Kleingartenwohnhäuser
Für die Errichtung von Kleingartenhäusern (bis 35 m² Grundfläche) und Kleingartenwohnhäusern (bis 50 m² Grundfläche) gewährt Wien einen Annuitätenzuschuss. Dieser wird für die Tilgung eines Kredits oder Bauspardarlehens gewährt und ist unabhängig davon, ob sich die Liegenschaft im Eigentum oder in Pacht befindet.
Einkommensgrenzen 2026
Die Einkommensgrenzen in Wien unterscheiden sich je nach Förderungsart. Für die Neubauförderung im Eigentumsbereich gilt: 1 Person darf maximal 65.820 Euro Jahresnettoeinkommen haben, 2 Personen maximal 98.100 Euro, 3 Personen maximal 111.010 Euro und 4 Personen maximal 123.900 Euro. Für jede weitere Person erhöht sich die Grenze um 7.230 Euro.
Für die Neubauförderung im Mietbereich liegen die Grenzen niedriger: 1 Person bei 57.600 Euro, 2 Personen bei 85.830 Euro, 3 Personen bei 97.130 Euro und 4 Personen bei 108.420 Euro, plus 6.330 Euro je weitere Person.
Eigenmittelersatzdarlehen
Beim Einzug in eine geförderte Wohnung muss ein Beitrag zu den Bau- und Grundkosten gezahlt werden. Die Stadt Wien unterstützt einkommensschwache Haushalte dabei mit einem Eigenmittelersatzdarlehen. Die Rückzahlung erfolgt halbjährlich mit 1% Verzinsung über 5, 10 oder 20 Jahre - abhängig von der Förderstufe.
Förderstufen
Die Höhe des Eigenmittelersatzdarlehens richtet sich nach vier Förderstufen, die vom Einkommen abhängen. Förderstufe 1 (niedrigstes Einkommen) erhält 12,5% über 20 Jahre, Förderstufe 2 erhält 7,5% über 15 Jahre, Förderstufe 3 erhält 5% über 10 Jahre und Förderstufe 4 erhält 2,5% über 5 Jahre.

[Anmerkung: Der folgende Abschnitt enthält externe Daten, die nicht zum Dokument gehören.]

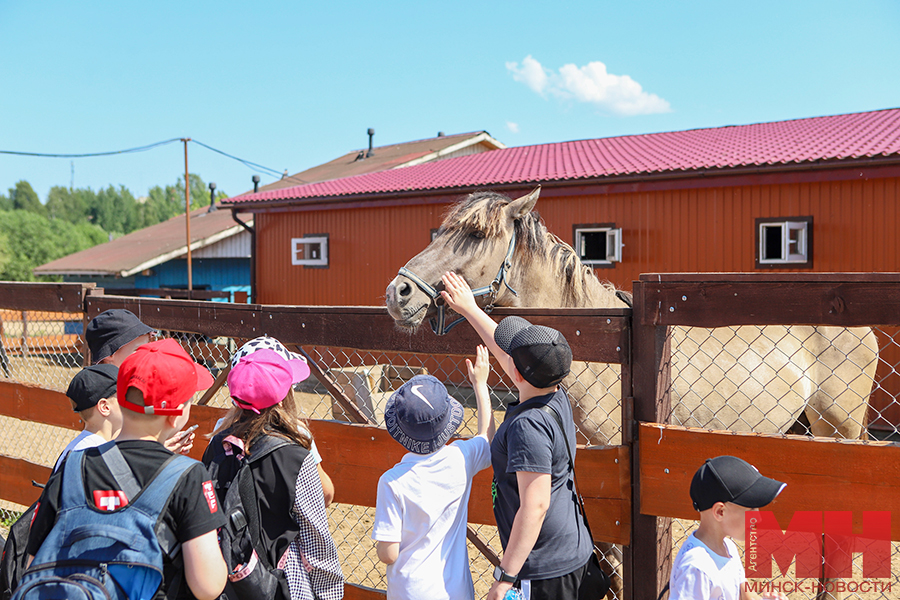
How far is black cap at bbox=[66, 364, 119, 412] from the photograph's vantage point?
93.0 inches

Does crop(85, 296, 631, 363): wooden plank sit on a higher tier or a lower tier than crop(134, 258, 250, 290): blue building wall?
lower

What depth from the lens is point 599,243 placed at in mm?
11156

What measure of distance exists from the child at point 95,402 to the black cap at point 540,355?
60.1 inches

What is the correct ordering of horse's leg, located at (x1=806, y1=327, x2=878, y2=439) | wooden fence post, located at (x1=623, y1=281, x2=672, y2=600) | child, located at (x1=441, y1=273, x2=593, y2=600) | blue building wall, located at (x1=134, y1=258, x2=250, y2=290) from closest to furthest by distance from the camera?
child, located at (x1=441, y1=273, x2=593, y2=600)
wooden fence post, located at (x1=623, y1=281, x2=672, y2=600)
horse's leg, located at (x1=806, y1=327, x2=878, y2=439)
blue building wall, located at (x1=134, y1=258, x2=250, y2=290)

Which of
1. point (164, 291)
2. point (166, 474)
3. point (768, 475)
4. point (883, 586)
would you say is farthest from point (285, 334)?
point (164, 291)

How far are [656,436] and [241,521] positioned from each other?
1408 millimetres

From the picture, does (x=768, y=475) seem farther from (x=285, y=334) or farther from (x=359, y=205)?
(x=359, y=205)

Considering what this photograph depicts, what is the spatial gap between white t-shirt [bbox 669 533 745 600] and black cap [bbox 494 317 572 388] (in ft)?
2.02

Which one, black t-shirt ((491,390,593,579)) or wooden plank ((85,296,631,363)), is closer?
black t-shirt ((491,390,593,579))

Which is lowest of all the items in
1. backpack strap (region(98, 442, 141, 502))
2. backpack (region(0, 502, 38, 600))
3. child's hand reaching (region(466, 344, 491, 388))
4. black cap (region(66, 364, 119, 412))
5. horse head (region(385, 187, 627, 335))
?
backpack (region(0, 502, 38, 600))

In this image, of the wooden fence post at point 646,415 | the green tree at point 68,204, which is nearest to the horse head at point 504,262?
the wooden fence post at point 646,415

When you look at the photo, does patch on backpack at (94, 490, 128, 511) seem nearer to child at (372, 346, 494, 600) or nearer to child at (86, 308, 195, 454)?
A: child at (372, 346, 494, 600)

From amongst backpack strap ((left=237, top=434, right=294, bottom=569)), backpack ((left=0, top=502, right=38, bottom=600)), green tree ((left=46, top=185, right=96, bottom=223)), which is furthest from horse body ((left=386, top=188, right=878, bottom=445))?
green tree ((left=46, top=185, right=96, bottom=223))

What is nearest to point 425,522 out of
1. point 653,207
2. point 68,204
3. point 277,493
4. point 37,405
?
point 277,493
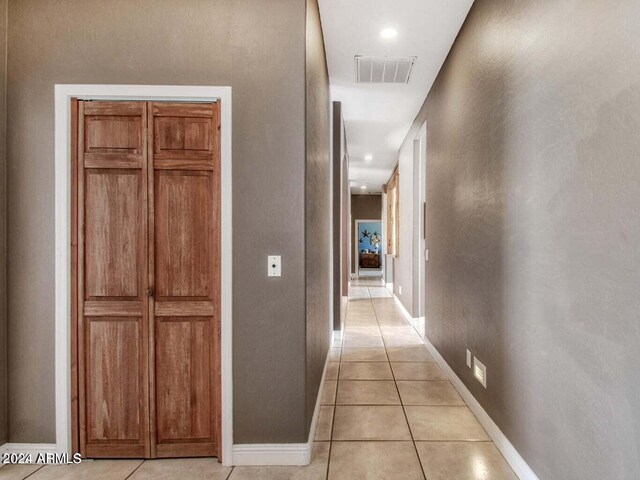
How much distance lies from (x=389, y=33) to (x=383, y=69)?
0.61m

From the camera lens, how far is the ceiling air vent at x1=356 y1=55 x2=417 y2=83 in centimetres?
323

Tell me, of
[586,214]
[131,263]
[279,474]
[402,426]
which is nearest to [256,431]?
[279,474]

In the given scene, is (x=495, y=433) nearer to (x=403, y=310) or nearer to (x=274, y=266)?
(x=274, y=266)

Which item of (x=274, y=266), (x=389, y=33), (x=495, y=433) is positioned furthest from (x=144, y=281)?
(x=389, y=33)

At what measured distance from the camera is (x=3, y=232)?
6.38 ft

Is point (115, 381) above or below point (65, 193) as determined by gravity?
below

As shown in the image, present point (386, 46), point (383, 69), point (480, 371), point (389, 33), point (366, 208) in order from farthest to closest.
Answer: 1. point (366, 208)
2. point (383, 69)
3. point (386, 46)
4. point (389, 33)
5. point (480, 371)

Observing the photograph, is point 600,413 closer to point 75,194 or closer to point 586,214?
point 586,214

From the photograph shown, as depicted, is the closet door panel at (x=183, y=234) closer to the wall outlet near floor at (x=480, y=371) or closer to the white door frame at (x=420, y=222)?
the wall outlet near floor at (x=480, y=371)

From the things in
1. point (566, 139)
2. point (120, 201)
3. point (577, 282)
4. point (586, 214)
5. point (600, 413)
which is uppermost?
point (566, 139)

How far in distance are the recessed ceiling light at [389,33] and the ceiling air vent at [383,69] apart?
0.36 metres

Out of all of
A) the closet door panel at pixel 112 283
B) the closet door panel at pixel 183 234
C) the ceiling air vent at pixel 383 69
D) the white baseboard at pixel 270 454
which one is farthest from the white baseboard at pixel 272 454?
the ceiling air vent at pixel 383 69

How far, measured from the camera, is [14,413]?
195 centimetres

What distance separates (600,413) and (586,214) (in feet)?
2.36
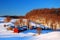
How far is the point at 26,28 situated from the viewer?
5953 millimetres

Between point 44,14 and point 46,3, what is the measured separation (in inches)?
14.6

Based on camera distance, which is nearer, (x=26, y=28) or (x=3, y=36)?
(x=3, y=36)

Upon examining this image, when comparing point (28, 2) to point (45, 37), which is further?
point (28, 2)

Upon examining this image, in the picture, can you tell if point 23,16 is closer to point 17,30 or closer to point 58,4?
point 17,30

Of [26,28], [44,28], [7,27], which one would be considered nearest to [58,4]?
[44,28]

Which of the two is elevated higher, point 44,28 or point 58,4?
point 58,4

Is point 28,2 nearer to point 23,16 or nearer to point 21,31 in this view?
point 23,16

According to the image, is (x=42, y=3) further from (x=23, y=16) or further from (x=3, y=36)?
(x=3, y=36)

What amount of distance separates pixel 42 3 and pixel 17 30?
4.11 feet

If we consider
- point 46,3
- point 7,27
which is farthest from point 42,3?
point 7,27

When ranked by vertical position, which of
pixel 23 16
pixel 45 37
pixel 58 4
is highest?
pixel 58 4

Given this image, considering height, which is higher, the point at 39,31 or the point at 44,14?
the point at 44,14

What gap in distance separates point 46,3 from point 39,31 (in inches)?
37.6

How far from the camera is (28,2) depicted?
585cm
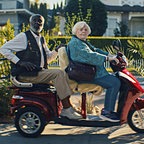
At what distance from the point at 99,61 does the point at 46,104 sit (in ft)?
3.38

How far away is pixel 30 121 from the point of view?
5.21 m

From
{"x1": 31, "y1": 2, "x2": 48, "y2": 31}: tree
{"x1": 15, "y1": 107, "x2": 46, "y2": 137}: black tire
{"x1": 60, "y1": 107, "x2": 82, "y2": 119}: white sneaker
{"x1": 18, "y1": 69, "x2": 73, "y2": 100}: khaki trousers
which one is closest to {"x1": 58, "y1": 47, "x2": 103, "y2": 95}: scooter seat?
{"x1": 18, "y1": 69, "x2": 73, "y2": 100}: khaki trousers

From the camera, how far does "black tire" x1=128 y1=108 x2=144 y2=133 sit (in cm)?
536

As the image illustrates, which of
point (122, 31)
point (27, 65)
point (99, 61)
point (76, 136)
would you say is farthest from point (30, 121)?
point (122, 31)

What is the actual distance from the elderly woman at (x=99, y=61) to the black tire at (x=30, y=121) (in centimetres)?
93

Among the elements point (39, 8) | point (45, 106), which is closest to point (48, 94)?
point (45, 106)

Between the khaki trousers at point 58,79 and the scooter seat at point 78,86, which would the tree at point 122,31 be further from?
the khaki trousers at point 58,79

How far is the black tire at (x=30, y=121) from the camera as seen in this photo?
17.0 ft

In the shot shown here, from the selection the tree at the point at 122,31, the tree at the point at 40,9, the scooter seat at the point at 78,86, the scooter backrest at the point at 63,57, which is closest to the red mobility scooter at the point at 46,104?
the scooter seat at the point at 78,86

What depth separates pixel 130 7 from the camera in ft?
93.5

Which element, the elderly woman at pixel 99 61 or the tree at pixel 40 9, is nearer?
the elderly woman at pixel 99 61

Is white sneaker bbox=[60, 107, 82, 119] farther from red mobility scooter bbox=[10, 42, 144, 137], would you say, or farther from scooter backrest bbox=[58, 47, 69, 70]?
scooter backrest bbox=[58, 47, 69, 70]

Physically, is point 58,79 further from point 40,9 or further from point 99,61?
point 40,9

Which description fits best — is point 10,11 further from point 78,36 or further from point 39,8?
point 78,36
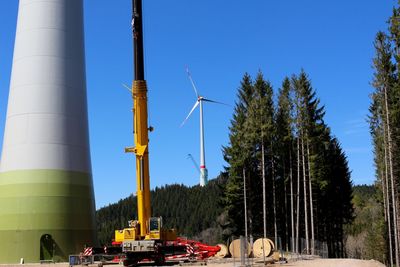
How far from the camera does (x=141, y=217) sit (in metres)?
29.9

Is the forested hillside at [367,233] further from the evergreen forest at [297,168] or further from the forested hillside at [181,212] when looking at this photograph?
the forested hillside at [181,212]

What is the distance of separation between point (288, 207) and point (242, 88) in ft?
51.0

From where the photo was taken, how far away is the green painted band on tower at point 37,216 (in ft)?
119

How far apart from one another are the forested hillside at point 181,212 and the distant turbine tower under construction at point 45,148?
77948mm

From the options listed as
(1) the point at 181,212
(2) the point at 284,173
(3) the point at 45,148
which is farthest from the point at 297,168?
(1) the point at 181,212

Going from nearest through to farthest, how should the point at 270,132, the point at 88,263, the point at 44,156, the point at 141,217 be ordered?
1. the point at 141,217
2. the point at 88,263
3. the point at 44,156
4. the point at 270,132

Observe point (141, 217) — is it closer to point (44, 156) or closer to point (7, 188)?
point (44, 156)

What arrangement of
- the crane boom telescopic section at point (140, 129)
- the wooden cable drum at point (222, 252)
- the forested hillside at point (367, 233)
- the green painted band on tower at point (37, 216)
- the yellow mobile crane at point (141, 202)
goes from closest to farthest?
the yellow mobile crane at point (141, 202), the crane boom telescopic section at point (140, 129), the green painted band on tower at point (37, 216), the wooden cable drum at point (222, 252), the forested hillside at point (367, 233)

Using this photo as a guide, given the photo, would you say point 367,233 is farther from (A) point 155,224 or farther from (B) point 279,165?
(A) point 155,224

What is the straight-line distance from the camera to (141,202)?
2970 cm

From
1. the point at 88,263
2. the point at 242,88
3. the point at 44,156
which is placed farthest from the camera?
the point at 242,88

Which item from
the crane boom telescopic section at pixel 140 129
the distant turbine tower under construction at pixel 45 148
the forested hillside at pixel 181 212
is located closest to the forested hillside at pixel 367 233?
the forested hillside at pixel 181 212

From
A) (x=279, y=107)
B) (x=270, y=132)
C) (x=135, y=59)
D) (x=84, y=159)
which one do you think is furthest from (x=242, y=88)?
(x=135, y=59)

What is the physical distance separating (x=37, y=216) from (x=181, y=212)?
11739cm
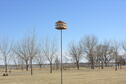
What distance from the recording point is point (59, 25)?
15375 millimetres

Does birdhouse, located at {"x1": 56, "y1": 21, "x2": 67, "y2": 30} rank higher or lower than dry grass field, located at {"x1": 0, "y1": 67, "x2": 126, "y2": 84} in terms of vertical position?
higher

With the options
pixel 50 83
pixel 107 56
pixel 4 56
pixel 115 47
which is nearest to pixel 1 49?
pixel 4 56

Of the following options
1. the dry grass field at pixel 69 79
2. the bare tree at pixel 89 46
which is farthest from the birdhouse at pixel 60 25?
the bare tree at pixel 89 46

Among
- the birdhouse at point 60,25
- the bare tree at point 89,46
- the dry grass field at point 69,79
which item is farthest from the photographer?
the bare tree at point 89,46

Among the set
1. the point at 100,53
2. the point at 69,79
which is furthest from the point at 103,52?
the point at 69,79

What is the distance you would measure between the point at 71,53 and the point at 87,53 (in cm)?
516

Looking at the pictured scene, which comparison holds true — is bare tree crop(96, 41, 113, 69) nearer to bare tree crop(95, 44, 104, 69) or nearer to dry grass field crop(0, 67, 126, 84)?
bare tree crop(95, 44, 104, 69)

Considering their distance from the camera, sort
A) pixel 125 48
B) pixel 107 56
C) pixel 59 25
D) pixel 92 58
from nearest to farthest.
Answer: pixel 59 25 → pixel 125 48 → pixel 92 58 → pixel 107 56

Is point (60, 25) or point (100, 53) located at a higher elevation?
point (60, 25)

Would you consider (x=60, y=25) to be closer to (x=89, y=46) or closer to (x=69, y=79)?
(x=69, y=79)

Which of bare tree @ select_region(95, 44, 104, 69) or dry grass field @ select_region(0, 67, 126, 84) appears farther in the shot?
bare tree @ select_region(95, 44, 104, 69)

Für begünstigte Haushalte (Jungfamilien unter 40, Familien mit mindestens 3 Kindern oder Behinderung über 45%) gelten höhere Einkommensgrenzen bei den Förderstufen.
Sanierungsförderung
Wien fördert verschiedene Sanierungsmaßnahmen: thermisch-energetische Verbesserungen bei Eigenheimen und Kleingärten, Umbaumaßnahmen für barrierefreies Wohnen, Maßnahmen für sicheres Wohnen, Heizungs- und Sanitärinstallationen, Innenausbau von Dachgeschossen sowie den Einbau von Schall- und Wärmeschutzfenstern.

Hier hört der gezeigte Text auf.